Anderson had previously told her he would kill her while she slept and that she would be found in the river, she reported. 

The woman said Anderson had assaulted her earlier that day in a way that was "a lot more brutal," charging documents said. She said he had strangled her into unconsciousness about a week prior. The two had been staying at a friend's house when they began fighting. Anderson placed her in a choke hold and cut off her air supply to the point she went limp, she told officers. She believes if she had not gone limp, Anderson would have killed her. She said Anderson has strangled her at least three times in the last year. 

Anderson described his actions to law enforcement as a "control choke" rather than a "kill you choke," and said he let the survivor go after she indicated she couldn't breathe. He denied trying to cut her with a knife, but admitted he threatened to cut the strap of the backpack so the woman wouldn't leave with it. 

State prosecution asked for $100,000 bail during Anderson's initial appearance in Missoula County Justice Court on Friday afternoon. 

"The reason we're asking that (is) based upon his prior convictions in this past year. He is a danger to this community," Missoula Deputy County Attorney Carrie Garber said. "We believe if he is released again he will continue to cause harm to this particular victim."

The public defender's office requested Anderson be released to substance addiction treatment and given a lower monetary bond. 

An arraignment is set for Dec. 13 at 9 a.m. in Missoula County District Court. 

Strangulation is a significant predictor of future lethal violence, and if someone has been strangled by a partner in the past, their risk of being killed by them is 10 times higher, according to Just Response, a project by the Office on Violence Against Women in the U.S. Department of Justice.

There are many resources available in Missoula for domestic violence survivors.

The Missoula YWCA provides 24-hour crisis counseling, emergency shelter, transitional housing, mental health counseling, legal support and support groups for victims of crime.
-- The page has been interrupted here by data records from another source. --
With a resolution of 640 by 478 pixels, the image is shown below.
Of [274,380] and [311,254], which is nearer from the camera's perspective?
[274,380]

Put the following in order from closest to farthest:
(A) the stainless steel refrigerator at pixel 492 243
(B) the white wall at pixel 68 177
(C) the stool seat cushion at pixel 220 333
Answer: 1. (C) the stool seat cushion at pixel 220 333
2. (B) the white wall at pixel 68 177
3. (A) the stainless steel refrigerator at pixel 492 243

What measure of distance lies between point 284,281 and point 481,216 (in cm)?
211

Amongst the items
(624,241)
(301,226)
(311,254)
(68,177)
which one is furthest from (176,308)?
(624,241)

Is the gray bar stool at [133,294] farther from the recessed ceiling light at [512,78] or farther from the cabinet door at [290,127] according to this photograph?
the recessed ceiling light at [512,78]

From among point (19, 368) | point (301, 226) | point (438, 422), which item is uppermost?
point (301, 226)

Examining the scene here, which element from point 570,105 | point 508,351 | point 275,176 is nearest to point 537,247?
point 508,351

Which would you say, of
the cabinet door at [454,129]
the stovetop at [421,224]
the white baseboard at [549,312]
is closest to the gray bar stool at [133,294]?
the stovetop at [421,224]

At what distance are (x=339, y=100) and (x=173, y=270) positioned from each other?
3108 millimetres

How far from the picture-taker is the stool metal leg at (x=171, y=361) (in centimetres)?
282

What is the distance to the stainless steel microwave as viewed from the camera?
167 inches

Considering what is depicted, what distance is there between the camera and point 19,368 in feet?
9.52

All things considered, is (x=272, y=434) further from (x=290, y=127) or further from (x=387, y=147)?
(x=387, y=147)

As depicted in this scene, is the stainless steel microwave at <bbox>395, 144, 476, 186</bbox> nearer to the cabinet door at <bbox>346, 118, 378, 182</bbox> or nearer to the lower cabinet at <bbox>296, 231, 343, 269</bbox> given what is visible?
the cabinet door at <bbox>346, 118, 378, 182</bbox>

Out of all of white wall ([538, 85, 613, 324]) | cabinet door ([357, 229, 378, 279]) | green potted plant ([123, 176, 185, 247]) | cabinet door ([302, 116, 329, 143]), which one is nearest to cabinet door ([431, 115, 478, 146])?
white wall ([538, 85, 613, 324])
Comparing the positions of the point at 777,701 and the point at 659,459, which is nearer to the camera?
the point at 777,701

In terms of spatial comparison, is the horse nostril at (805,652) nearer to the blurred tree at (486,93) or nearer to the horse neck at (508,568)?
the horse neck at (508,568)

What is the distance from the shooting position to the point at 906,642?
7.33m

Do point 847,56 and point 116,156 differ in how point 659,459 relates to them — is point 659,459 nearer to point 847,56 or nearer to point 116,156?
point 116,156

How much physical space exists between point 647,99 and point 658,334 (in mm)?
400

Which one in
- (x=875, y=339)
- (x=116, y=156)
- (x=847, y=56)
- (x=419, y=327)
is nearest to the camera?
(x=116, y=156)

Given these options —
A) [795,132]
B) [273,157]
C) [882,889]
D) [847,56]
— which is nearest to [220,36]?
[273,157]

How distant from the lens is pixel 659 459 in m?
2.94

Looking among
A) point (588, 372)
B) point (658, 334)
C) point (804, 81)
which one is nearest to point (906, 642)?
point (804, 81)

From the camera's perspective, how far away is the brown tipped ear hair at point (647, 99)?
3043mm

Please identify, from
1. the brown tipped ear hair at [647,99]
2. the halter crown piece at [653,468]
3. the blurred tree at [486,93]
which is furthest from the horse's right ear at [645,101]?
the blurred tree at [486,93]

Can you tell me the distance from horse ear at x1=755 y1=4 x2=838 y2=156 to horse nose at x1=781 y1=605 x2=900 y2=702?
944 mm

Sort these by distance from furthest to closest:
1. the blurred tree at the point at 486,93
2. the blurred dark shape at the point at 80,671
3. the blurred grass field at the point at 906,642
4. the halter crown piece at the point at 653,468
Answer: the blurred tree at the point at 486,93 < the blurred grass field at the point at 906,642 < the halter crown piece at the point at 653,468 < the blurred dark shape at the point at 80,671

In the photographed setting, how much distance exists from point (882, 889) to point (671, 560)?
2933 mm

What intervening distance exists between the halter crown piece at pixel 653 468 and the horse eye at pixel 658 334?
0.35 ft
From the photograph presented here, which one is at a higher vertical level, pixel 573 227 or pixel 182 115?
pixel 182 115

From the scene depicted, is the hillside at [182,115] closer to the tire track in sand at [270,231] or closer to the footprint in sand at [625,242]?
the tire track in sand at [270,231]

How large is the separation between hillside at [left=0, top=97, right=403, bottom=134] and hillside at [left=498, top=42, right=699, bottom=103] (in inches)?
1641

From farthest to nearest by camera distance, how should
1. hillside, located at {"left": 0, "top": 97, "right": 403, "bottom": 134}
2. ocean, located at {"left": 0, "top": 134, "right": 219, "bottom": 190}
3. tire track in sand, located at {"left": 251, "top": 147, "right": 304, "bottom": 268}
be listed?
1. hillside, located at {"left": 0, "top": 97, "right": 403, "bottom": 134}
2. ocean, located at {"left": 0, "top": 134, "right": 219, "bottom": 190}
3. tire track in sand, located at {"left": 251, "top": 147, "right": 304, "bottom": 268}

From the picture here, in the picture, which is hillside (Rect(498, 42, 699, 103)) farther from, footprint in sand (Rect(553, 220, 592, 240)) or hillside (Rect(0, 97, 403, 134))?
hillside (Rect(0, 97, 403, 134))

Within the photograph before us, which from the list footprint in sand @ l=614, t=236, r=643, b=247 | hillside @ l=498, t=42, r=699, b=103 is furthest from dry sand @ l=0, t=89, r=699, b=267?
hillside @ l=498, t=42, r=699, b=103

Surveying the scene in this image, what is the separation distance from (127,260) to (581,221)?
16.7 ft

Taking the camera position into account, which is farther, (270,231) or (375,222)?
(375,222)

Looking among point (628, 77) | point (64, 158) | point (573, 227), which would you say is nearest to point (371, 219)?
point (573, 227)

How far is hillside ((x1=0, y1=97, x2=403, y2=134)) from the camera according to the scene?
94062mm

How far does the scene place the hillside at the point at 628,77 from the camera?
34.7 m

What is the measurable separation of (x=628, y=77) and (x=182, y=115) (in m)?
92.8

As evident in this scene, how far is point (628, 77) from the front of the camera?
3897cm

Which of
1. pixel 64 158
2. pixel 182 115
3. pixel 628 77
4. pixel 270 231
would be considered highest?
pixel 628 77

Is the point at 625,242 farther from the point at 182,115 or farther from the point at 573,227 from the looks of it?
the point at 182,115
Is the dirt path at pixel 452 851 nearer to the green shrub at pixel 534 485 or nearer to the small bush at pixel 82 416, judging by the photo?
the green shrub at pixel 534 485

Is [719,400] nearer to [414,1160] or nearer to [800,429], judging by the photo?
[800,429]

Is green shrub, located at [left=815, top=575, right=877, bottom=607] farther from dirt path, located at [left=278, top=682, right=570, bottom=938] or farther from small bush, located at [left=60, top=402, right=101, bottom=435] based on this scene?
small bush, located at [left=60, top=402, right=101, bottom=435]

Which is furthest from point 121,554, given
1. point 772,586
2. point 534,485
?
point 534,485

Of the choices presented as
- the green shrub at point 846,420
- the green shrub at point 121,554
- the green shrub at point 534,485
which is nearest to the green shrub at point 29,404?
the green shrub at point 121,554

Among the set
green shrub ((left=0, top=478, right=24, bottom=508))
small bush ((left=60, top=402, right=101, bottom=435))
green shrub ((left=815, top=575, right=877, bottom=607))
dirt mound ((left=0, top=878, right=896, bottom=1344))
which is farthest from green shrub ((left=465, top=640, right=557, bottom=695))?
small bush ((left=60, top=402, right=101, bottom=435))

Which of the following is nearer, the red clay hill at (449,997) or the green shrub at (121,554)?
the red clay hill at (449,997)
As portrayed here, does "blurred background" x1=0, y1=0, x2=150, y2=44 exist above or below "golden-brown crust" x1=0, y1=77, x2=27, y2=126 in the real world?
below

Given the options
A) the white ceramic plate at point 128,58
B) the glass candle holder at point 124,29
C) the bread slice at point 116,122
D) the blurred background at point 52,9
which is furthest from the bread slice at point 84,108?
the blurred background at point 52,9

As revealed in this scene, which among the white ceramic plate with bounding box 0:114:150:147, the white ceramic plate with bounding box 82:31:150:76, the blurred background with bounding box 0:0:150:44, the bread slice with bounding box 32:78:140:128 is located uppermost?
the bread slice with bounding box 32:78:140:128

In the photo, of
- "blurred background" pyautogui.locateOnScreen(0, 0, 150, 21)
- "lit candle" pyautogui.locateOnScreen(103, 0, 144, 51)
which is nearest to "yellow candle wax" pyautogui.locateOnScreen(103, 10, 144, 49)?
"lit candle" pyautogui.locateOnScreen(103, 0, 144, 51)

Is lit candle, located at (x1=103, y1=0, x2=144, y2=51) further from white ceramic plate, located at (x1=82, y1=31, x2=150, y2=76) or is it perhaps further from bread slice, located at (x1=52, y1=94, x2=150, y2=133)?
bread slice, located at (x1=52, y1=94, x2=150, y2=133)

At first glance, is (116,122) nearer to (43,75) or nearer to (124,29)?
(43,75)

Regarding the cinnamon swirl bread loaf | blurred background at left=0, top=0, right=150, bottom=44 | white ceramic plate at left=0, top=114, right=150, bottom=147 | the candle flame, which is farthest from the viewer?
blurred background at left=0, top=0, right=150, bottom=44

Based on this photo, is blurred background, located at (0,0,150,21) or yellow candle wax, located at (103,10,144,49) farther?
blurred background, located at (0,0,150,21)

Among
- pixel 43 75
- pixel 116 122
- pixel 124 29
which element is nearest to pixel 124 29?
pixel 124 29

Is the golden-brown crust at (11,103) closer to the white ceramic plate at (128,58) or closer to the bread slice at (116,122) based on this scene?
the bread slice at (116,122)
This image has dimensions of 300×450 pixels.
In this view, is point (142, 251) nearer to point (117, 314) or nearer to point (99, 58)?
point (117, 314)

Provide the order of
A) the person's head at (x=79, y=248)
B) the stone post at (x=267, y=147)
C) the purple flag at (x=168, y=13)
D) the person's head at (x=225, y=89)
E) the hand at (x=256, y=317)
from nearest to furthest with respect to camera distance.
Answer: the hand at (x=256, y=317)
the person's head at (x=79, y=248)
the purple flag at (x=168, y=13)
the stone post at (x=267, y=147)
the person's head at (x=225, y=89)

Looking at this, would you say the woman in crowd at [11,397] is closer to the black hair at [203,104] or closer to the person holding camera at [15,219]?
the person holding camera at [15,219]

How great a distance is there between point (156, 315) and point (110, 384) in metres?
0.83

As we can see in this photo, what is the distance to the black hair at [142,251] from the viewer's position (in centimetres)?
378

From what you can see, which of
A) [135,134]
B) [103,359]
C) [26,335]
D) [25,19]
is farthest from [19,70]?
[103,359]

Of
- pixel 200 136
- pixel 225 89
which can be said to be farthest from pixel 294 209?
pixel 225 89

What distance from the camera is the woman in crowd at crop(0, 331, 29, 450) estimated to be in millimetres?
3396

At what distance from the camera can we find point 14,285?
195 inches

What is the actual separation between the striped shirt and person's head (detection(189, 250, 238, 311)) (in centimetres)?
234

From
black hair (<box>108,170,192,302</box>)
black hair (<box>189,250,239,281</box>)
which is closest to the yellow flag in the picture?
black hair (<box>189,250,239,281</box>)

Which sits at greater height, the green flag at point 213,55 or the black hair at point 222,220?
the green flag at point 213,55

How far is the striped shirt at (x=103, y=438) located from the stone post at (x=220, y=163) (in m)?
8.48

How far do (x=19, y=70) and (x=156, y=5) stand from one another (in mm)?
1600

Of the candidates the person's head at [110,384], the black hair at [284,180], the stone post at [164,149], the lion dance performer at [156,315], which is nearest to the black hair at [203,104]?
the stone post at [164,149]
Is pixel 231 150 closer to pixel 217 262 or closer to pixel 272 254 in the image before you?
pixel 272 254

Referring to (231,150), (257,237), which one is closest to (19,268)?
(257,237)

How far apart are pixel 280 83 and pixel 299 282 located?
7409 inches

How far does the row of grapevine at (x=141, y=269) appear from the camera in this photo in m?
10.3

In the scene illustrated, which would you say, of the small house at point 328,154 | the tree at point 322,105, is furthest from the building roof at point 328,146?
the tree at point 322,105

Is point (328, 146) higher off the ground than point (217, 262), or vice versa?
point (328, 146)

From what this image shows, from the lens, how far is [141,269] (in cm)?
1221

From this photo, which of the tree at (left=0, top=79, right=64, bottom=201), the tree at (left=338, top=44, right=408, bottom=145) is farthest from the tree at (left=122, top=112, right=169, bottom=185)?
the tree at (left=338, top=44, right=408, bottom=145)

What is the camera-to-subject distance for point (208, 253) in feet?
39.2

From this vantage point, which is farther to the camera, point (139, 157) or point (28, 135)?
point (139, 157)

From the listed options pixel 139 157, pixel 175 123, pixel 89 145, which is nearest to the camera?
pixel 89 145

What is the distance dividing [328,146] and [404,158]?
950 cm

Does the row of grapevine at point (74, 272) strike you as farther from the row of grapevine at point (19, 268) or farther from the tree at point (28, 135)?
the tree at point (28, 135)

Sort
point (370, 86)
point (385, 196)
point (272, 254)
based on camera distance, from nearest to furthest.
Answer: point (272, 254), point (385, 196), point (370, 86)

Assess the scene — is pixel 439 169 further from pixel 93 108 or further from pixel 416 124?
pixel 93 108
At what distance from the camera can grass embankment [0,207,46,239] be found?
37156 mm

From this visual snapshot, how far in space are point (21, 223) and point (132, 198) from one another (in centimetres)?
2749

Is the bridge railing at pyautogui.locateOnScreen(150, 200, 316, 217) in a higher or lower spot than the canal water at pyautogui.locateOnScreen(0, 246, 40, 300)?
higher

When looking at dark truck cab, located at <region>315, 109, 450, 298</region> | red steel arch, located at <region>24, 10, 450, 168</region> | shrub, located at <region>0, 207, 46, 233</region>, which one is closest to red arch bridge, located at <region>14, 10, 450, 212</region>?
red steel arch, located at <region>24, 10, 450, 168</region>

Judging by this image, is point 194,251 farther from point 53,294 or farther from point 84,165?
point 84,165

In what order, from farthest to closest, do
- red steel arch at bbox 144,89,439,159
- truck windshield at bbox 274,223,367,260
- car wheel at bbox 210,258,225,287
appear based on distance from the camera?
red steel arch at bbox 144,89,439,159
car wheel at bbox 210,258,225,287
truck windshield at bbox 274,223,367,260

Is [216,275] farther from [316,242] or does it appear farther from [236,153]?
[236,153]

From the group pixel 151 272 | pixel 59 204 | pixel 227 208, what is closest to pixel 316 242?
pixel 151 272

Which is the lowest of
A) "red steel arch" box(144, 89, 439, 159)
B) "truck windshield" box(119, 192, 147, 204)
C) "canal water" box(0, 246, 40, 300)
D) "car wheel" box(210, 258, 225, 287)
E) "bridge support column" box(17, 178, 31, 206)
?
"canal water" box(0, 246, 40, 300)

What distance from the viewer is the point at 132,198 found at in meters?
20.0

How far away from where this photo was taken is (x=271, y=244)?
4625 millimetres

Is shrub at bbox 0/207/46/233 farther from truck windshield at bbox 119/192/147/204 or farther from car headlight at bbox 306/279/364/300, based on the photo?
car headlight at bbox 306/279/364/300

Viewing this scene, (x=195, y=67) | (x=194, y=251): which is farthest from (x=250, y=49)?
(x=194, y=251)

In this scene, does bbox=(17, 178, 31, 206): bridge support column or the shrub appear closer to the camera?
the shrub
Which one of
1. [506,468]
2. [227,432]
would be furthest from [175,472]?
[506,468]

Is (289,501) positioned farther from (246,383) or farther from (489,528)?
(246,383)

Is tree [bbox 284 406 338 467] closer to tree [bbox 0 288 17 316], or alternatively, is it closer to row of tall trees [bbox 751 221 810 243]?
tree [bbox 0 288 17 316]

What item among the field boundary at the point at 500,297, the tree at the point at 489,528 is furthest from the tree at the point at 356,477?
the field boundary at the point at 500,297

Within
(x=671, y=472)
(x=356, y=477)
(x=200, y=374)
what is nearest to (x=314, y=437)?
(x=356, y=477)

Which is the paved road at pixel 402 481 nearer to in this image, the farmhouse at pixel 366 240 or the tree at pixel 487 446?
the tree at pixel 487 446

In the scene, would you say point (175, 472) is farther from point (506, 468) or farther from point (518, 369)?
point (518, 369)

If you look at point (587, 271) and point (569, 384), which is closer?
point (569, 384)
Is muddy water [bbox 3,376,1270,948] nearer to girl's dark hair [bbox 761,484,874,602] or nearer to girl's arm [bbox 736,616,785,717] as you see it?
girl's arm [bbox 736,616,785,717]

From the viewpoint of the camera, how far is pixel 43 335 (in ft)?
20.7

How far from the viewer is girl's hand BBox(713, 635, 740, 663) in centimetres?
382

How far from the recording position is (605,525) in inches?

Their phone number is 406-542-1944.

The Missoula City-County Crime Victim Advocate Program provides legal advocacy for victims of crimes. Advocates can help you obtain a restraining order, report a crime to police or navigate options available to you through the justice system. They can be reached at 406-258-3830.

UM's Student Advocacy Resource Center also provides support for survivors of violence and harassment. They offer free and confidential counseling, advocacy and a 24-hour support line at 406-243-6559.